Wednesday, June 10, 2009

Day 3: Thubron's Travel Works on Central Asia—D.L.R.


Four days from now, on June 14th, Colin Thubron will celebrate his 70th birthday. Born in 1939, this Eton College grad has for the last forty years been one of Britain's premiere travel writers and novelists. His journeys, across Asia especially, have been vicariously lived through many of his generation who have shared his curiosity to know more about the countries whos politics have dominated the world stage for so long.
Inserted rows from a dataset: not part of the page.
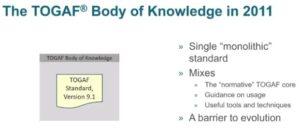 TOGAF 9.1 Body of knowledge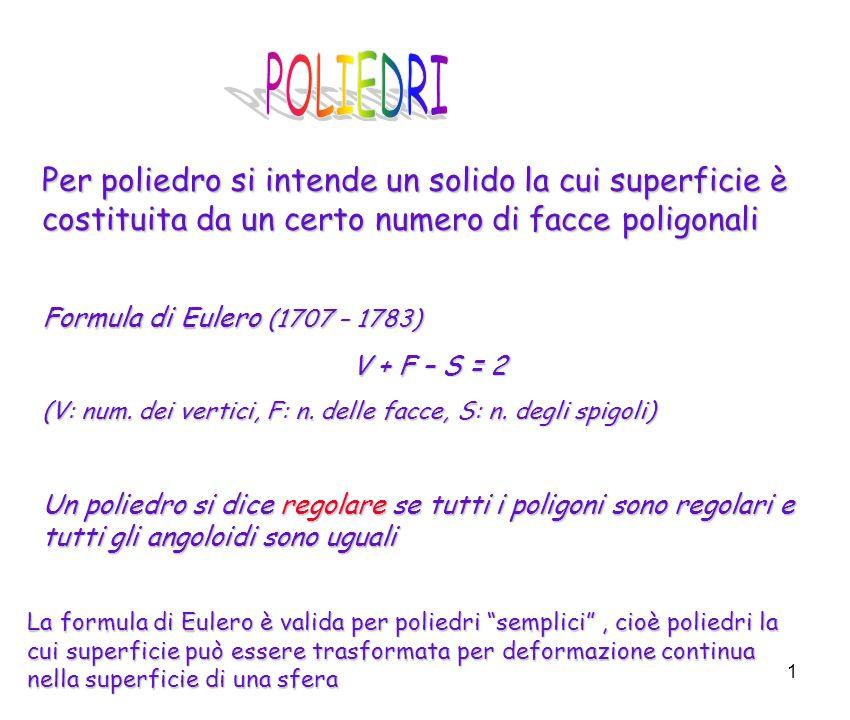 POLIEDRI Per poliedro si intende un solido la cui superficie è costituita da un certo numero di facce poligonali.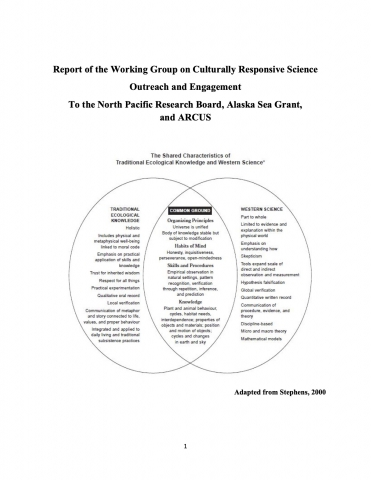 Report of the Working Group on Culturally Responsive Science Outreach and Engagement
"My travel books spring from curiosity about worlds which my generation has found threatening: China, Russia, Islam (and perhaps from a desire to humanise and understand them)." —Colin Thubron
source: British Council Contemporary Writers


"I have been afraid of Russia ever since I could remember. When I was a boy its mass dominated the map which covered the classroom wall; it was tented a wan green, I recall, and was distorted by Mercator's projection so that its tundras suffocated half the world. Where other nations—Japan, Brazil, India—clamored with imagined scents and colors, Russia gave out only silence, and was somehow incomplete. I grew up in its shadow, just as my parents had grown up in the shadow of Germany. Journeys rarely begin where we think they do. Mine, perhaps, started in that classroom, where the green-tinted mystery hypnotized me during math lessons."
—Colin Thubron, Among the Russians


The wonder of Thubron's travel writing is that he does not simply wish to travel to all the politically taboo lands of the world and write about their political alienation, but that he is able to see past the fears, tyranies, and deprevations of politics and can paint pictures of lands and peoples that remind us of our common humanity. Behind his own curiosity there is a suspician that behind every tyrant there is a substantive culture, behind every regiem there is a rich history, behind every politician there are simply people. So while Thubron's generation, and that of his parents, were often left to cower and quake because dots were shifting on a map, little flags were advancing across lines, or because printed headlines cast shadowy fears across their hearts and minds, young Colin sat staring silently up at the wan green mass anticipating the people he would one day encounter there.